Excerpt to read:
-- START --
Skip to main content

Provisioning data labs to an Audience Builder Media DCR

This guide will show you how to create and provision a data lab to an Audience Builder Media DCR as a publisher.

The purpose of a data lab is to check for internal consistency in your data before that data is provisioned to an Audience Builder Media DCR

Creating a data lab

A data lab is created through the use of the DataLabBuilder class. This class provides a means for customising the data that is required. Matching datasets are always required, but all other datasets are optional.

import decentriq_platform as dq

publisher_email = "@@ EMAIL OF PUBLISHER PARTICIPANT @@"
publisher_api_token = "@@ PUBLISHER TOKEN HERE @@"
publisher_client = dq.create_client(publisher_email, publisher_api_token)

builder = dq.data_lab.DataLabBuilder(publisher_client)
builder.with_name("tutorial-data-lab")
builder.with_matching_id_format(dq.types.MatchingIdFormat.STRING)
builder.with_embeddings(50)
builder.with_demographics()
builder.with_segments()

data_lab = builder.build()

Uploading new datasets to a data lab

A data lab can be provisioned with datasets from a local file system. This is done through the use of the provision_local_datasets method.

# Path to the formatted CSV datasets
match_data_path = "/path/to/matching_data.csv"
segments_data_path = "/path/to/segments_data.csv"
demographics_data_path = "/path/to/demographics_data.csv"
embeddings_data_path= "/path/to/embeddings_data.csv"

key = dq.Key()
data_lab.provision_local_datasets(
key,
match_data_path,
segments_data_path=segments_data_path,
demographics_data_path=demographics_data_path,
embeddings_data_path=embeddings_data_path,
)

Once complete, the data lab can be validated to check for errors.

data_lab.run()
validation_report = data_lab.get_validation_report()
if not data_lab.is_validation_passed(validation_report):
raise Exception("DataLab validation failed", validation_report)

Provisioning existing datasets from the dataset portal to a data lab

The following example shows how to provision an existing dataset from the dataset portal to a data lab.

from decentriq_platform.types import DataLabDatasetType

datasets = publisher_client.get_available_datasets()

# Get the latest version of each dataset.
datasets_name_lookup = {}
for dataset in datasets:
name = dataset['name']
created_at = dataset['createdAt']
manifest_hash = dataset["manifestHash"]
if name not in datasets_name_lookup:
datasets_name_lookup[dataset["name"]] = (created_at, manifest_hash)
elif created_at > datasets_name_lookup[name][0]: # replace with latest version
datasets_name_lookup[dataset["name"]] = (created_at, manifest_hash)
-- END --
Set task 1:
In the data lab guide, which datasets are always required when creating a data lab?
The records below are unrelated to the data lab guide.

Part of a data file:
-- START --
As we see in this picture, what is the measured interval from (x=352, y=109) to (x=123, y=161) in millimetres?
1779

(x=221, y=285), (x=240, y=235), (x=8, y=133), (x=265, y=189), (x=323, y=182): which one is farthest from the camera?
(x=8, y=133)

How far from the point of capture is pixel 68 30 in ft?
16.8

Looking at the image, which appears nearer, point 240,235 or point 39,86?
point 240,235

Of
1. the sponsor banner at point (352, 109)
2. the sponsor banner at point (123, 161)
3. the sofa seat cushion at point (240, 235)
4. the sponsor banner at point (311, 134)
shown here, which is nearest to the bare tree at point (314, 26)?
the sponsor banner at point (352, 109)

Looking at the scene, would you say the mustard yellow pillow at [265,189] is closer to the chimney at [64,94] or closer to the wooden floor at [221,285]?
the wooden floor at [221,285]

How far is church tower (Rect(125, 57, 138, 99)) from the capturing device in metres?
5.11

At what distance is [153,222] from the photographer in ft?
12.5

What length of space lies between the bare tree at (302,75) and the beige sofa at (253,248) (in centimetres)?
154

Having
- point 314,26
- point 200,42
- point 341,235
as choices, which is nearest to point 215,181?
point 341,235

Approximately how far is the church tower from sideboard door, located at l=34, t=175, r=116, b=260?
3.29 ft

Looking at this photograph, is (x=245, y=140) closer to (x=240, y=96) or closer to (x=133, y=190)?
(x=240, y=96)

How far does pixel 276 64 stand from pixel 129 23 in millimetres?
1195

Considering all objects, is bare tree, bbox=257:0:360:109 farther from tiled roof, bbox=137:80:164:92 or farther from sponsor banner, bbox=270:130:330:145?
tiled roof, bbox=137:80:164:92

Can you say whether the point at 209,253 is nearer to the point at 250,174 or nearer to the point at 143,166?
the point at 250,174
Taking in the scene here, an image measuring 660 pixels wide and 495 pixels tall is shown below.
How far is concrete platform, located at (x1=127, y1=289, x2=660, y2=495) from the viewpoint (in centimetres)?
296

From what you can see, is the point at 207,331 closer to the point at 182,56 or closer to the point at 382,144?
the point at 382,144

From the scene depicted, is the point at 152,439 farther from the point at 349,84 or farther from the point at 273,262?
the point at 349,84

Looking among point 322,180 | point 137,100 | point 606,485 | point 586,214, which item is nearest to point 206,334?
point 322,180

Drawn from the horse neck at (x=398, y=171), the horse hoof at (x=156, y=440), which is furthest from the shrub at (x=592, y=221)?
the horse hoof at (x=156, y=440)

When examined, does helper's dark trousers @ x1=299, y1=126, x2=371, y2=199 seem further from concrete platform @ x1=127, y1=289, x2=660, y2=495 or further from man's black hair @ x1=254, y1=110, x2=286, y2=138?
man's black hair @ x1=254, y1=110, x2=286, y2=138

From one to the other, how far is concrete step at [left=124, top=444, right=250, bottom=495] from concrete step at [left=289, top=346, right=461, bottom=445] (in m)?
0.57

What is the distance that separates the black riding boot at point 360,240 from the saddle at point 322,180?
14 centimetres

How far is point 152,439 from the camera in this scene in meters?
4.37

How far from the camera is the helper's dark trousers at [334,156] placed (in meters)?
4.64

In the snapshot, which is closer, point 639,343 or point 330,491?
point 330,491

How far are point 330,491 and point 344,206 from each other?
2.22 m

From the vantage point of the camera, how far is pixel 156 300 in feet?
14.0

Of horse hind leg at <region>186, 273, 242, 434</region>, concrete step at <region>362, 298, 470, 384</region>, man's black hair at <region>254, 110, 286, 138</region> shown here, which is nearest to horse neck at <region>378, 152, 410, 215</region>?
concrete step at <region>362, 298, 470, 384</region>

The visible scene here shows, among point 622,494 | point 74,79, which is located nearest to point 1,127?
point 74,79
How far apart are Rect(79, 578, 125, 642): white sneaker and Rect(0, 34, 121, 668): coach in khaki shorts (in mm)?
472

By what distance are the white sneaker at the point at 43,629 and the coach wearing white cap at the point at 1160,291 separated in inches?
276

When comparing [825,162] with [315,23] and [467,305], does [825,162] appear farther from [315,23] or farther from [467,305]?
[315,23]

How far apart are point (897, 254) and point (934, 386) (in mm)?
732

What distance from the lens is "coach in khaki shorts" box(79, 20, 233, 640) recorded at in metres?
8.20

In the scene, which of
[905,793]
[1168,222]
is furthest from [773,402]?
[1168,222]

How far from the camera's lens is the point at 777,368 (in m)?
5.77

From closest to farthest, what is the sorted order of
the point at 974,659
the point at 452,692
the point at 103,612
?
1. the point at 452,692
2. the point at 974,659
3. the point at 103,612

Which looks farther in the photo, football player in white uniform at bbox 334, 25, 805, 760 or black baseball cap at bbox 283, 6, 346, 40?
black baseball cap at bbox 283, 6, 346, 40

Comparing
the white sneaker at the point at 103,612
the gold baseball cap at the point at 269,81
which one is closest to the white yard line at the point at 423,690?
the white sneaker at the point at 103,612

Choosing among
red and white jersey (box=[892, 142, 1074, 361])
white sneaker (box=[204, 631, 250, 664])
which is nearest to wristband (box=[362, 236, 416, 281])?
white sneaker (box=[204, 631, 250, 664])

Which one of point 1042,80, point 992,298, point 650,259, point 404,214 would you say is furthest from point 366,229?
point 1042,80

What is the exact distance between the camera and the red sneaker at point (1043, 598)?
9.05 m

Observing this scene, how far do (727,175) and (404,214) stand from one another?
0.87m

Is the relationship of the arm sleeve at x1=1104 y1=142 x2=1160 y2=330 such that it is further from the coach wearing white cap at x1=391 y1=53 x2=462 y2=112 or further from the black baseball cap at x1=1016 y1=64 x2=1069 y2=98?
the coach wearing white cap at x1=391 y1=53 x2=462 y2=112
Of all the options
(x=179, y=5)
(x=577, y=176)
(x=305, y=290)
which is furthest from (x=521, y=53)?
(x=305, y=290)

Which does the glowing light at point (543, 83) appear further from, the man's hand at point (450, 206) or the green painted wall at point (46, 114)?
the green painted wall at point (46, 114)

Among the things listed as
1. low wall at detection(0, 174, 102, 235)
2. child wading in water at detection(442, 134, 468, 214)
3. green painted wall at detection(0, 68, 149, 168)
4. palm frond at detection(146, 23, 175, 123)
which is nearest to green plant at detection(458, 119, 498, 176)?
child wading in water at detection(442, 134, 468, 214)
-- END --
Set task 2:
Find every line of the records that contains the string "meters", treating uppercase and lowercase letters as different.

Task output 1:
Matching datasets are always required.

Task output 2:
How far is point 152,439 from the camera in this scene in meters?
How far from the camera is the helper's dark trousers at [334,156] placed (in meters)?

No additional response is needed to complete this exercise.